El par de
gringos se emborrachaba con Esperanza y Krogman todo el fin de semana, hasta el domingo inclusive.
Tempranito el lunes, después de bañarse, rasurarse, atildarse muy bien y
desayunar los picantes huevos rancheros que la sirvienta le preparaba
especialmente, Dunkley se iba al periódico por su orden de trabajo del día,
como si nada, verdaderamente cual fresca lechuga, sin cruda alguna y mucho
menos sin remordimiento de haber golpeado en la noche a su mujer por pretender
negarse a tener relaciones sexuales con él. Mientras que la pobre Marge
amanecía o con los labios partidos o con tremendos verdugones en cualquier parte de la cara o con un ojo
bien cerrado.
Los fines de
semana en que iban, ocurría exactamente lo mismo: cuando ya bien cuetes se
retiraban a dormir, Dunkley se le montaba a Marge, ésta lo tiraba, él entonces
la golpeaba, ella pedía a gritos auxilio a Esperanza y así era el cuento de
nunca acabar, hasta que la fuerza bruta se imponía y el resto de la noche, o
hasta que amanecía, los sollozos de Marge llenaban la parte superior de la
casa.
Ni Esperanza
ni Krogman, por más tomados que estuvieran, hablaban o mucho menos hacían algo
en defensa de Marge. Por un lado, era un problema de ellos y sólo de ellos y,
por el otro, Joseph Dunkley era literalmente un búfalo enardecido que con la
sola mirada espantaba a cualquiera.
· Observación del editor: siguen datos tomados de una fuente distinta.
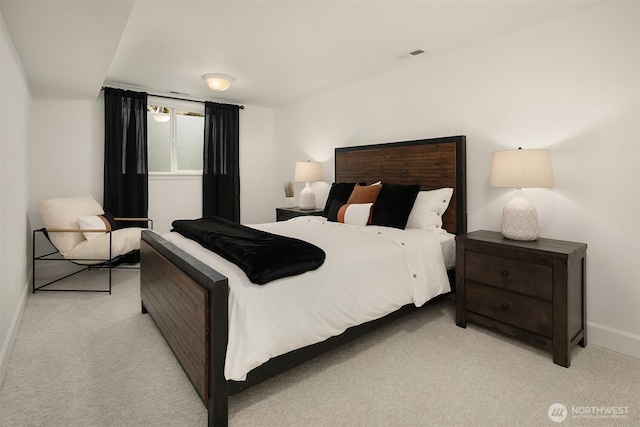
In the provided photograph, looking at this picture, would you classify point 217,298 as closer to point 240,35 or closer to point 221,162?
point 240,35

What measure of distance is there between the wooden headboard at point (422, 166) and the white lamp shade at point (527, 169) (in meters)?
0.71

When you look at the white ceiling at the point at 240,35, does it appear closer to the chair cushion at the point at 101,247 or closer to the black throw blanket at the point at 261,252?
the black throw blanket at the point at 261,252

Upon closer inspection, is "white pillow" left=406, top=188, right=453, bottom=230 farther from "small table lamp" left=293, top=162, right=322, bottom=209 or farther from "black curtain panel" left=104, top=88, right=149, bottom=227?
"black curtain panel" left=104, top=88, right=149, bottom=227

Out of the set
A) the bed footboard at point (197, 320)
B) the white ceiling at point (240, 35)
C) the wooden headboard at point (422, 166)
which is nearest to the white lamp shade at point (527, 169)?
the wooden headboard at point (422, 166)

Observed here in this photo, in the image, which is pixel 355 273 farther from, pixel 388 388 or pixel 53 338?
pixel 53 338

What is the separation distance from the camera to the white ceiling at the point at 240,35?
2.30m

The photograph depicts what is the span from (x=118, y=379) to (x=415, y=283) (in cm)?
200

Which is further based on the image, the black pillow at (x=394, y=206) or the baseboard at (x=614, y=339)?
the black pillow at (x=394, y=206)

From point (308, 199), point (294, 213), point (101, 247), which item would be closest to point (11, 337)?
point (101, 247)

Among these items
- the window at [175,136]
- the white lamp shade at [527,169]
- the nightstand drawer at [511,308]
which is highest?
the window at [175,136]

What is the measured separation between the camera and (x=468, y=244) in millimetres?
2678

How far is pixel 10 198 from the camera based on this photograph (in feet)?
8.21

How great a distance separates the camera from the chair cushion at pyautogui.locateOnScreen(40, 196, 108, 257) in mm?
3582

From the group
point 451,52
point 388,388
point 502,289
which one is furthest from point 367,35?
point 388,388
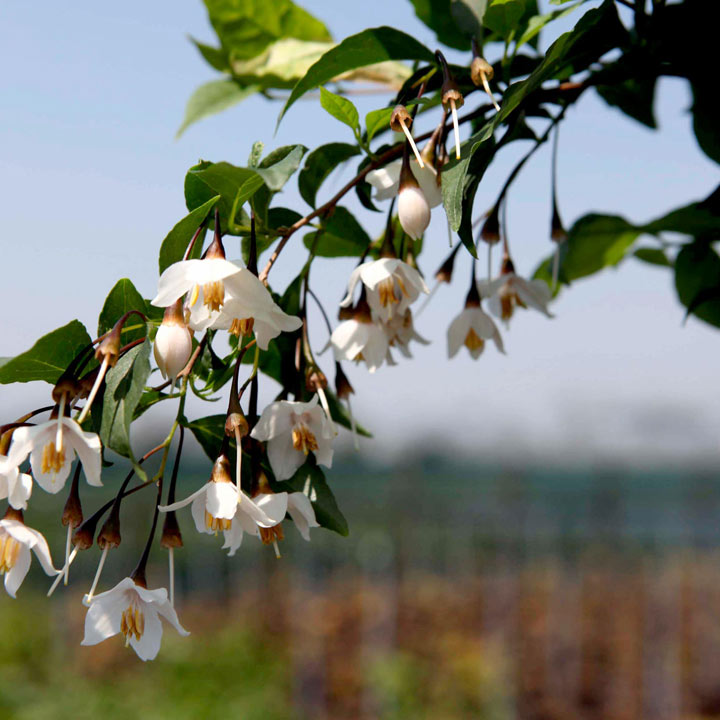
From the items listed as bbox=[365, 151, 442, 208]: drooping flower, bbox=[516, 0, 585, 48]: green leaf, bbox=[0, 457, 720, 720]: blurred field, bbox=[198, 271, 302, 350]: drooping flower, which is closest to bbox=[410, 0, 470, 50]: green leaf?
bbox=[516, 0, 585, 48]: green leaf

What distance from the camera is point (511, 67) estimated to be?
52 cm

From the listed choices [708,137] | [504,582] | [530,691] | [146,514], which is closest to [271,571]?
[146,514]

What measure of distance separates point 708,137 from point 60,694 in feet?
13.7

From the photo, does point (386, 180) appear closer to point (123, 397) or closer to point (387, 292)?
point (387, 292)

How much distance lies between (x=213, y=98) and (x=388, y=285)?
0.33 m

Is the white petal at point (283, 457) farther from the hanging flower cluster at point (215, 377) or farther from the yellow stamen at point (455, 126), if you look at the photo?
the yellow stamen at point (455, 126)

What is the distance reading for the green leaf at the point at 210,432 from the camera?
42cm

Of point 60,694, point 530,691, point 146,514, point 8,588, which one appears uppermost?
point 8,588

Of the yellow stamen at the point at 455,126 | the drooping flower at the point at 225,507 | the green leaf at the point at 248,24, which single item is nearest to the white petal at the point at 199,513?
the drooping flower at the point at 225,507

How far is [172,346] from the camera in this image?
35 centimetres

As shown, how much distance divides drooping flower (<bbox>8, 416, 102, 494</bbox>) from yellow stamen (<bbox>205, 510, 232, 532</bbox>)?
0.27 feet

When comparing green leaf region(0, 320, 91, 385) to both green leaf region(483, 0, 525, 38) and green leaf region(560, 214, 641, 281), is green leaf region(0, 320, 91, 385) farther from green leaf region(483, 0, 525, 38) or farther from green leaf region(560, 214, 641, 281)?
green leaf region(560, 214, 641, 281)

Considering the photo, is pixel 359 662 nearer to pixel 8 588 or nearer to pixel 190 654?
pixel 190 654

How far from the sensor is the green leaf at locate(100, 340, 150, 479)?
33 centimetres
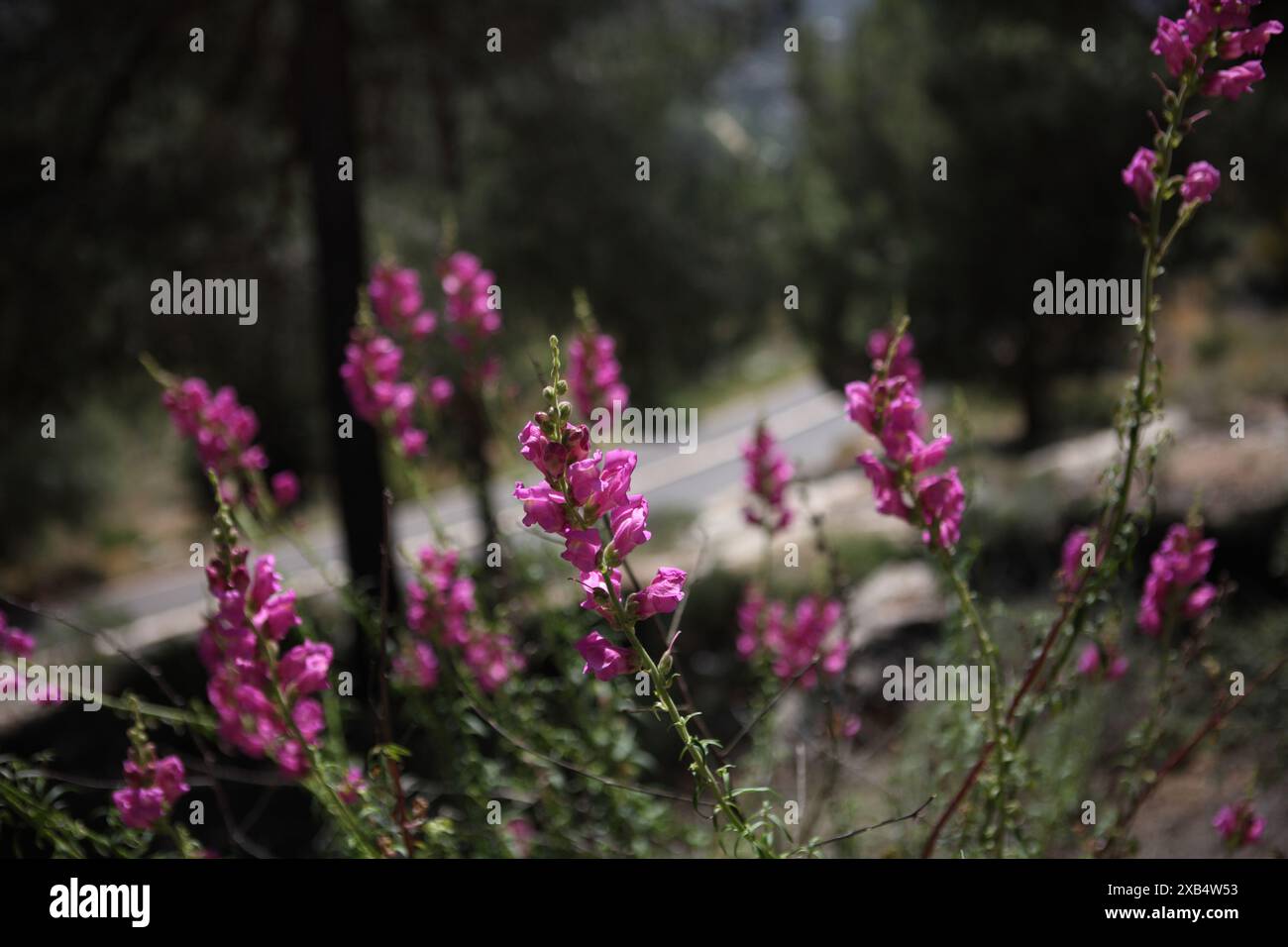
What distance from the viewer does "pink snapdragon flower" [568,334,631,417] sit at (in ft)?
9.98

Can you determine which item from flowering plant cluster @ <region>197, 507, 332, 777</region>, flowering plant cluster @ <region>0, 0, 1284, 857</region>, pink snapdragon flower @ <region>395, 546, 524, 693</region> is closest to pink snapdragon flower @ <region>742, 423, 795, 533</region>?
flowering plant cluster @ <region>0, 0, 1284, 857</region>

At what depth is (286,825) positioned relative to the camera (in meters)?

Eso sí, cuando Dunkley abandonaba Montañas
Rocallosas para irse a trabajar, Esperanza, Pera o Jerónima de inmediato le
subían a Marge de la cocina un par de bisteces crudos que se colocaba sobre el
ojo o los ojos amoratados (según le
hubiera ido en la golpiza), “remedio” éste infalible para desinflamar y borrar todo vestigio de daño.
Sanarse con
bisteces crudos los ojos cerrados y morados por
golpes a mano abierta o con el puño cerrado, era un “remedio” que a Esperanza se lo había
recomendado Francisca, la hija de doña Licha, quien a veces llegaba hasta
Montañas Rocallosas con tres o cuatro de sus hijos más chicos, para esconderse
de “su señor”, un comprador de ropa usada prieto y gordinflón, de aspecto
repugnante, que la golpeaba cuando se le antojaba hasta llegarla a privar y el
que ya le había hecho siete criaturas. A Esperanza le caía muy bien Francisca,
pues la había conocido desde que era una niñita (muy bonita, por cierto) y
también porque siempre le daba las gracias, aunque no los pusiera en práctica,
cuando la patrona de su mamá se ponía a repetirle sus tres consejos clásicos:
“¡córtale la verga!, ¡no te abras de patas!, ¡amárrate las trompas!”